Once everthing was fitted, painted and shining we towed her down to Bossom's Boatyard at Port Meadow on the Thames. She was launched - and promptly started leaking. I leaped abraad to take out all our carefully stowed gear and provisions tucked into the cabin lockers. The boat yard calmly hoisted a cradle around her so she wouldn't sink. Her old timbers had been out of the water for too long. She was left for her timbers to swell but my father ended up having to have her clad in a fibreglass coat.

Steamboat on the River Thames

We had many happy weekends on Daffodil. It was wonderful to have aboat with a fire on board. It took about 45 minutes to get up steam but this never seemed a chore.
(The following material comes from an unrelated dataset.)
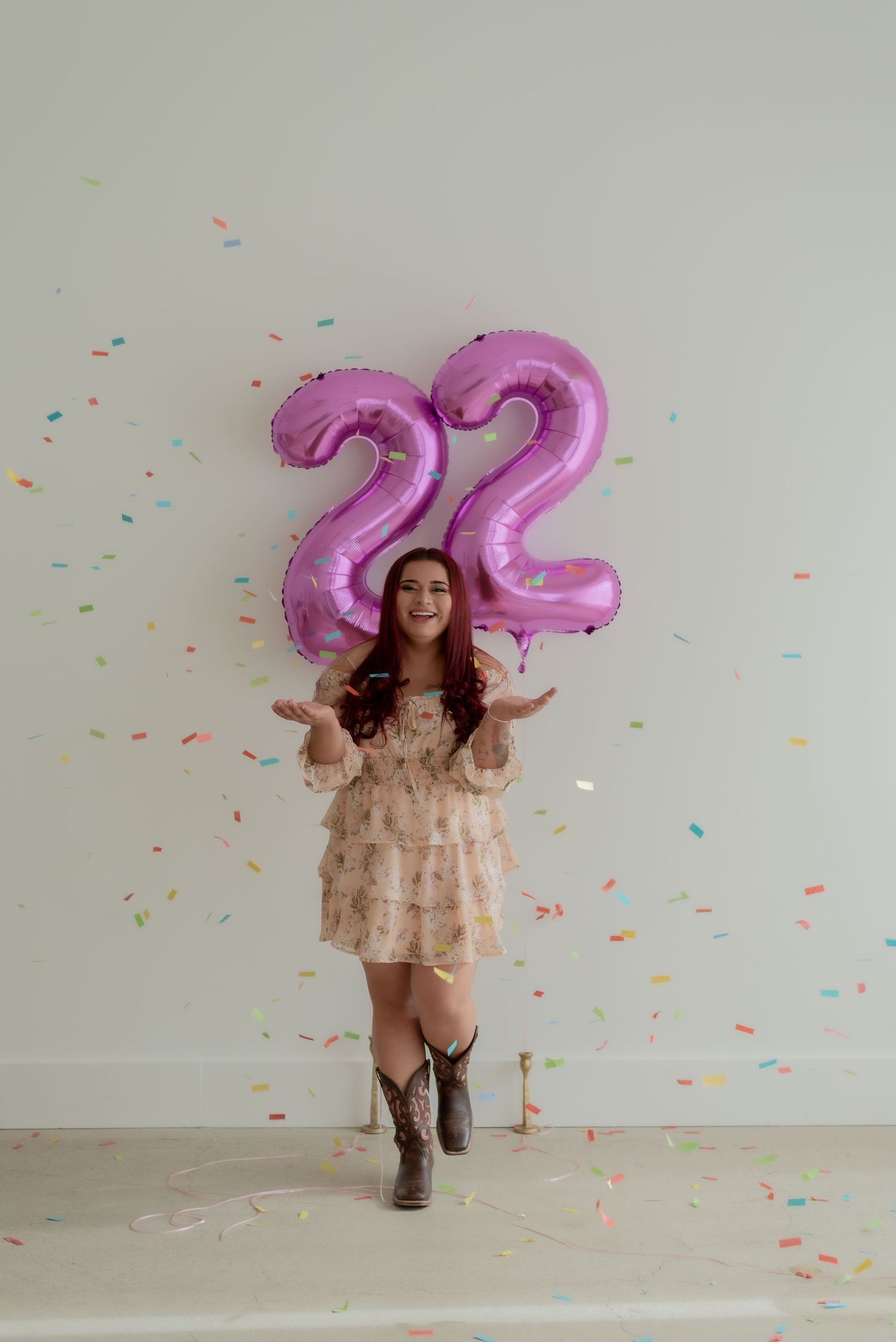 A celebratory scene with pink number 22 balloons and confetti against a white wall.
On the whole we burnt steam coal which didn't produce much smoke. We did use wood but this menat that sparks could fly out of the chimney. They burrnt small holes in the canvas canopy, which was made to cover the cockpit. One got me in the eye when I was stading on the roof in a lock. It left me very sore for a day or too but I recovered.


Martin Nveille in his Steamboat on the River Thames

Daffodil's engine made a wonderful sound and the smell of the high grade steam oil somehow mixed well with summer days on the Thames. With steam up she could go at quite a pace but was so well designed she never left any wake. One always had to take care no to run low on steam incase extra power was needed at a weir. She was terribly fragile. We had to take great care when going through locks and did not dare take her off the river, but people came to her and she is lovingly remembered.